Kinoshita Kabuki brings its groundbreaking “Kanjincho” back home in triumph

Kinoshita Kabuki’s masterful take on classic kabuki’s “Kanjincho” returns to the stage for the first time since its success in 2018’s Japonismes extravaganza in Paris.

撮影:井上嘉和 提供:KYOTO EXPERIMENT事務局


The Kinoshita Kabuki company’s renowned original pieces combining innovation and authentic kabuki style have gained many followers of all ages among both lovers of traditional arts and contemporary theatre.

Since he founded the company in Kyoto in 2006, now 38-year-old Yuichi Kinoshita has collaborated with several young contemporary theatre directors, including Kunio Sugihara, Junnosuke Tada and Yukinosuke Itoi, while himself working as a dramaturg advising them how to decode the original kabuki works.
 
In this case the eponymous original is one of the genre’s most popular plays. Centered on a fleeing aristocrat, Minamoto no Yoshitsune, his loyal servant Benkei and four retainers who arrive at a checkpoint manned by Togashi no Saemon, a guard ordered to detain them, the drama revolves around both sides’ mutual deceptions. With Benkei’s quick wit and loyalty set against Togashi’s sharp intuition and basic humanity, the result is by turns thrilling, tense and hilarious as everyone’s fates take unforeseen turns.

撮影:井上嘉和 提供:KYOTO EXPERIMENT事務局

For this production that premiered in 2010, its director and set designer, Kunio Sugihara, uses a narrow white bridge-runway in the middle of the auditorium as the performance area, and has actors from rival sides all wearing black modern clothes but coming from opposite ends. With their often dance-like movements, and most of the lines in modern Japanese, the resulting excitement and spectacle is very different from traditional kabuki with its archaic language, kimonos and exaggerated make-up.  
 
In fact in this work Kinoshita has taken a fresh look at kabuki’s famed tale of samurai loyalty and repurposed it as an investigation of wider “border crossing” issues.

Hence to try and pass the checkpoint, he highlights how Yoshitsune’s party must also break down or transcend borders created by conventional ideas and rules. Sometimes, too, the master-servant relationship is reversed, or relations between the two opposing sides are redrawn. In addition, by casting a large, imposing American actor (Lee Stark aka Lee the 5th) as Benkei, and having Yoshitsune played by a transgender-woman, Noemi Takayama, extra borders of race and gender are intentionally created on stage.

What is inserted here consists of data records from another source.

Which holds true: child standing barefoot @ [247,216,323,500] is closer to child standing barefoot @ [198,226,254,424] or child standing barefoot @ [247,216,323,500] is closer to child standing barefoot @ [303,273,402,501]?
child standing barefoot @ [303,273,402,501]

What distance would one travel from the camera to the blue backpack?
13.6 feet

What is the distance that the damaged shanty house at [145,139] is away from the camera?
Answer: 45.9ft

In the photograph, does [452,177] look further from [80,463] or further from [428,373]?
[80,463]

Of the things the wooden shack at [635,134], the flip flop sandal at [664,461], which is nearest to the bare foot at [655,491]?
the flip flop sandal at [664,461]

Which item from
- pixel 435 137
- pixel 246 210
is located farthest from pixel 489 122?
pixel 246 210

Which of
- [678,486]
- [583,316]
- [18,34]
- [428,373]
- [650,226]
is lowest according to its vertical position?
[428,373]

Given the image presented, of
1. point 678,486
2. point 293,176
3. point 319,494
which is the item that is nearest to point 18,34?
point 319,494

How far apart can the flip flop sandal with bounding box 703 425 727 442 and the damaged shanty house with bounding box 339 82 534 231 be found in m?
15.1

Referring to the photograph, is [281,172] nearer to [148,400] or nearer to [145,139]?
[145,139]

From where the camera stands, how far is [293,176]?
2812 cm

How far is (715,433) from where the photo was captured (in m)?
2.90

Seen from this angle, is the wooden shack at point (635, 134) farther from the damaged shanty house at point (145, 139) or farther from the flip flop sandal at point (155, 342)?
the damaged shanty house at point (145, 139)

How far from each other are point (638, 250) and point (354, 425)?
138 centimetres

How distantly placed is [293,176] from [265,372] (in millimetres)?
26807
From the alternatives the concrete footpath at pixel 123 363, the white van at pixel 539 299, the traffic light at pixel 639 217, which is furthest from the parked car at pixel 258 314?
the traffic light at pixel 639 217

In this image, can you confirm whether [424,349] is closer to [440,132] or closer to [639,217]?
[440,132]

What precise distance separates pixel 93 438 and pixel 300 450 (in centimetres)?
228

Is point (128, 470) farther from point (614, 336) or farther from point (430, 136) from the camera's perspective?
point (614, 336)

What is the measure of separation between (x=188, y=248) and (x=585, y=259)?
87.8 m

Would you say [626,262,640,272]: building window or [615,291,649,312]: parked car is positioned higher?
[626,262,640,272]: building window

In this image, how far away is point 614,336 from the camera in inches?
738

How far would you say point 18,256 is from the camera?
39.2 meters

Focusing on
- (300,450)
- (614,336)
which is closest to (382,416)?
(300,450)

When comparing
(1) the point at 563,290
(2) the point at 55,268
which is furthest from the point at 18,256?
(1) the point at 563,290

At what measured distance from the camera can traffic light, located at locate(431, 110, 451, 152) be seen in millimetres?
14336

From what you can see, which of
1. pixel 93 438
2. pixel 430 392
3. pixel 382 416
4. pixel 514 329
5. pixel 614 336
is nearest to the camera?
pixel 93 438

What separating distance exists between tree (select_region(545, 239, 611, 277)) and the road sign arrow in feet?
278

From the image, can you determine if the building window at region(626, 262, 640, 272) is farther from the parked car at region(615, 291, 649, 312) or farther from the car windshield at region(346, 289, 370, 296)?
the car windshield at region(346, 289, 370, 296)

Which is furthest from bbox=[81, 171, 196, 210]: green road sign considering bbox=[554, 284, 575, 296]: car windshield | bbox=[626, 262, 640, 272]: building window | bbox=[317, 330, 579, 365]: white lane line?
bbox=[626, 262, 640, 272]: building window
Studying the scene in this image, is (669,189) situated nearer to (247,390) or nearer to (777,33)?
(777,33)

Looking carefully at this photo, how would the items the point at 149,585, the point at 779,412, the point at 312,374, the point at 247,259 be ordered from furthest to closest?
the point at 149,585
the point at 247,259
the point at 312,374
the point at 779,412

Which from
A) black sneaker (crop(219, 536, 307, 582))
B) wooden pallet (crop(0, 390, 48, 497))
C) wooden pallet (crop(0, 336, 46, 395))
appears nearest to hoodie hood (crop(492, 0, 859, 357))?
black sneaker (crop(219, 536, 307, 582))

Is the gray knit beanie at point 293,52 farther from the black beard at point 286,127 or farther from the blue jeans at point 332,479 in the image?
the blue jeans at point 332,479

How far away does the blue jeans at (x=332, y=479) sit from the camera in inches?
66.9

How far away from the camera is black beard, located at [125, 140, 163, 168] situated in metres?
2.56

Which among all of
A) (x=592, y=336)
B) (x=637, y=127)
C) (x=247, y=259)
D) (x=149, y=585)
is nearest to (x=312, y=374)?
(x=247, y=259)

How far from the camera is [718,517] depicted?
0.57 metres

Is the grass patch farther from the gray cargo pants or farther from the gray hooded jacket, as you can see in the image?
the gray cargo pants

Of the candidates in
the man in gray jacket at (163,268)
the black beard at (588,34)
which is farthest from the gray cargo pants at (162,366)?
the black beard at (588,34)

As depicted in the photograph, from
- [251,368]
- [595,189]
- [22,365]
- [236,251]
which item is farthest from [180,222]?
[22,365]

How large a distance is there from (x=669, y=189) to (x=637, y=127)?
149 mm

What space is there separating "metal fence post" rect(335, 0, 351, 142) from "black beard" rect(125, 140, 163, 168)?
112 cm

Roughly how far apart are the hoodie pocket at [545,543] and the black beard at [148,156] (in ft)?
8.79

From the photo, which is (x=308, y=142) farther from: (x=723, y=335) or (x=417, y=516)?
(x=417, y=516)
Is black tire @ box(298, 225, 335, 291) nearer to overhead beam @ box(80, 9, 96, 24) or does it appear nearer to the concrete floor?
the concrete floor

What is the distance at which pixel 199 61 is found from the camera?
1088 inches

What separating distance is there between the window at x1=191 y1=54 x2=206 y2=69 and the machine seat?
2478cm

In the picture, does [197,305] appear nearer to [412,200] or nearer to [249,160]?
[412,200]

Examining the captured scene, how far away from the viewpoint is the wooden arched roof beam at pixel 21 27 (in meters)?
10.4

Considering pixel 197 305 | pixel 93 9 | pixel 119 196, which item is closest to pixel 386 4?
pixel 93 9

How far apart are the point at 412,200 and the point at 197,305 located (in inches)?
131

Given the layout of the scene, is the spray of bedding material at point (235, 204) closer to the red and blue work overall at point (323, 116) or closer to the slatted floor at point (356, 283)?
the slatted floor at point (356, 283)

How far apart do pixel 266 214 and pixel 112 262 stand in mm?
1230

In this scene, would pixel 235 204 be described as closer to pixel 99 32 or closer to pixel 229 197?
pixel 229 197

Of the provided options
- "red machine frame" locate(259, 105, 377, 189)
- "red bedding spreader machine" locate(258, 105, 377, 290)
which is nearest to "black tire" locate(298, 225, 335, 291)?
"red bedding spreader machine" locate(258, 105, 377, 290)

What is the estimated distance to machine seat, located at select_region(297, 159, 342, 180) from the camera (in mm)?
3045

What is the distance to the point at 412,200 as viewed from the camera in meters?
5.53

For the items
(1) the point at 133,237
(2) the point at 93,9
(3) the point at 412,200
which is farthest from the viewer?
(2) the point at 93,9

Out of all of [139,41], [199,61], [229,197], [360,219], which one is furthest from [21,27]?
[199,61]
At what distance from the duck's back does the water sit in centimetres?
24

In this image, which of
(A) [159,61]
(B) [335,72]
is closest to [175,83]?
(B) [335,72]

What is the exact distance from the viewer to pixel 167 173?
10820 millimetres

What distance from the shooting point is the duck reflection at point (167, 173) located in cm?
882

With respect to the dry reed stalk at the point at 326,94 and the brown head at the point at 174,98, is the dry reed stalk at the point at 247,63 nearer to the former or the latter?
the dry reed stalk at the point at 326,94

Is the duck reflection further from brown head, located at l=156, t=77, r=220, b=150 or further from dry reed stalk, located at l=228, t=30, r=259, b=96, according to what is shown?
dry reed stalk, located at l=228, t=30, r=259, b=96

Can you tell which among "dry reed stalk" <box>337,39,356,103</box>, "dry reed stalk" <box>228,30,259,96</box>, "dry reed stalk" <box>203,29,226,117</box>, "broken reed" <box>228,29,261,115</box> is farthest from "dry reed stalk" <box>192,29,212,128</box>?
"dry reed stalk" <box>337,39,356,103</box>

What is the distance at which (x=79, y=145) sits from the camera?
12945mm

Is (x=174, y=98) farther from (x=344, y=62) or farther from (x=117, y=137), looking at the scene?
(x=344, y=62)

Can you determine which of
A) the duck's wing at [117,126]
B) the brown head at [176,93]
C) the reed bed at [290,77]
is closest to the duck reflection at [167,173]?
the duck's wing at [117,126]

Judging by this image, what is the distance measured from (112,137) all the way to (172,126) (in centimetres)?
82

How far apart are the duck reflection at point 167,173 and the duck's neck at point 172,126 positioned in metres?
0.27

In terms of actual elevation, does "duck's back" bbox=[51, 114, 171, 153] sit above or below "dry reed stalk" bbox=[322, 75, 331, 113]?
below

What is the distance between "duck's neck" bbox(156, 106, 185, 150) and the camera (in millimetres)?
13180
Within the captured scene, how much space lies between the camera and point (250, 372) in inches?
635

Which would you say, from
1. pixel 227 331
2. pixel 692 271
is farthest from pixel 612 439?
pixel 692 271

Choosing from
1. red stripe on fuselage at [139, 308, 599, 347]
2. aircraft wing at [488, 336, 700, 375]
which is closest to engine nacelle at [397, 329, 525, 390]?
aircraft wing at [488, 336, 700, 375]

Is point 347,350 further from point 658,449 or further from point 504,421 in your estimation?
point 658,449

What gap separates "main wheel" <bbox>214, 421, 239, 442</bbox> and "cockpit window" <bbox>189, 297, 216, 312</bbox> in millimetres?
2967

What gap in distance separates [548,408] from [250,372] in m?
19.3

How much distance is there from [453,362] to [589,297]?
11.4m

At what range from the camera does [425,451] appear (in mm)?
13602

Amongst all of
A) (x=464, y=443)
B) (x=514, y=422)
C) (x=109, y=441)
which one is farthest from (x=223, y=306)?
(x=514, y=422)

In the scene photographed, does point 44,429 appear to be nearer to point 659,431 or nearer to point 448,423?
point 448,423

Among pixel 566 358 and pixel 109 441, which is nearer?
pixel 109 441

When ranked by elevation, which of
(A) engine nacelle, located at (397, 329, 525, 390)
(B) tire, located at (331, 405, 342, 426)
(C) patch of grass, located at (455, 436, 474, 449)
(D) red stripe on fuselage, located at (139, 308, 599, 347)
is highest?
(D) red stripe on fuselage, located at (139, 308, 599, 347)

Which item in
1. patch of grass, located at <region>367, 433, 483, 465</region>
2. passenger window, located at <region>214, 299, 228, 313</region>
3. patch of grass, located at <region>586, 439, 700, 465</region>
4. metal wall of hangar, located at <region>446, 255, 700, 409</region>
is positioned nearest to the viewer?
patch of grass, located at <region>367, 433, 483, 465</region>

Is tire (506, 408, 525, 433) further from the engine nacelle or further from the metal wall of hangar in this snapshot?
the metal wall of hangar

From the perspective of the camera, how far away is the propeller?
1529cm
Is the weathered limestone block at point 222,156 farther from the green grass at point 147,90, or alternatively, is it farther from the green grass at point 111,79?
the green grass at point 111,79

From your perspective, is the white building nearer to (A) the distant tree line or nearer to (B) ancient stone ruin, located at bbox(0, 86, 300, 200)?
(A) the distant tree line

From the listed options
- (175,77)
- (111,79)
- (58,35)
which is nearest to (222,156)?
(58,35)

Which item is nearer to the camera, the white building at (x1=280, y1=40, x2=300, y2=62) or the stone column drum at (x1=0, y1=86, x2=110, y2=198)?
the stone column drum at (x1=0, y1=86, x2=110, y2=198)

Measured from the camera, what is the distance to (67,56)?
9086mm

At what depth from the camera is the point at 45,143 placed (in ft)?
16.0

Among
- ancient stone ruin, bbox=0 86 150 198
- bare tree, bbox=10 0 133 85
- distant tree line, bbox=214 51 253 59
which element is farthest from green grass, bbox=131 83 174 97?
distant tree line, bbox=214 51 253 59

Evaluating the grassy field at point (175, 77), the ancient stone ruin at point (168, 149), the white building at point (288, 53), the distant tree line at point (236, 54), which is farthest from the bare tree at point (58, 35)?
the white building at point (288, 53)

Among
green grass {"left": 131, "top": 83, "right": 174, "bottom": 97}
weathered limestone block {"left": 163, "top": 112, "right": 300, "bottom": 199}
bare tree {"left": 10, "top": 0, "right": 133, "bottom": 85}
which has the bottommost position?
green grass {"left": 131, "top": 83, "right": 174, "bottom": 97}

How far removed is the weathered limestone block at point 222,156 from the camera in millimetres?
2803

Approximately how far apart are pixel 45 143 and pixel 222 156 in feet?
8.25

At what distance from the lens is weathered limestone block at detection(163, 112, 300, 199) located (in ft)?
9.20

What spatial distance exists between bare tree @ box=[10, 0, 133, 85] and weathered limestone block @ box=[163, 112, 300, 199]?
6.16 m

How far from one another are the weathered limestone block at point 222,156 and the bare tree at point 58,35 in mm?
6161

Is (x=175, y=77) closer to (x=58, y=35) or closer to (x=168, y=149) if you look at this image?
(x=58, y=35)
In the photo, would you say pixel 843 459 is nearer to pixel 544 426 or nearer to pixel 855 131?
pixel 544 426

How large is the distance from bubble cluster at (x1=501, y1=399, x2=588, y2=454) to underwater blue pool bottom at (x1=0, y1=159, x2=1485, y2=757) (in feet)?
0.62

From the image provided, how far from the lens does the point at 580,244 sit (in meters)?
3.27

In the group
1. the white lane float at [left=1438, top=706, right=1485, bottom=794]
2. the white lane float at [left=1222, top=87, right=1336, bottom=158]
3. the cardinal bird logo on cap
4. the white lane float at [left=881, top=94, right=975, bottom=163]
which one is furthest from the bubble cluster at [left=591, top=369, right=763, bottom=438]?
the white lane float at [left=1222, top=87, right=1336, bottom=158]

撮影:井上嘉和 提供:KYOTO EXPERIMENT事務局

When it featured along with visual and performing arts, movies, crafts and food in the prestigious Japonismes international cultural event in Paris in 2018, Kinoshita Kabuki’s “Kanjincho” was a headliner widely acclaimed for its new expansive approach to kabuki.
 
So now, five years on, it will be enthralling to see how audiences react to this border-breaking (or -bending) drama in today’s world in which it appears to be ever more relevant.
 
“Kanjincho” runs Sept. 1–24 at Tokyo Metropolitan Theater (TMeT) in Ikebukuro. It then tours to Okinawa, Nagano, Okayama, Yamaguchi, Ibaraki and Kyoto until November.
 
A related talk by Yuichi Kinoshita and Robert Campbell, a scholar of Japanese Literature, will be held Sept. 23 from 17:00 in Theatre East at TMeT.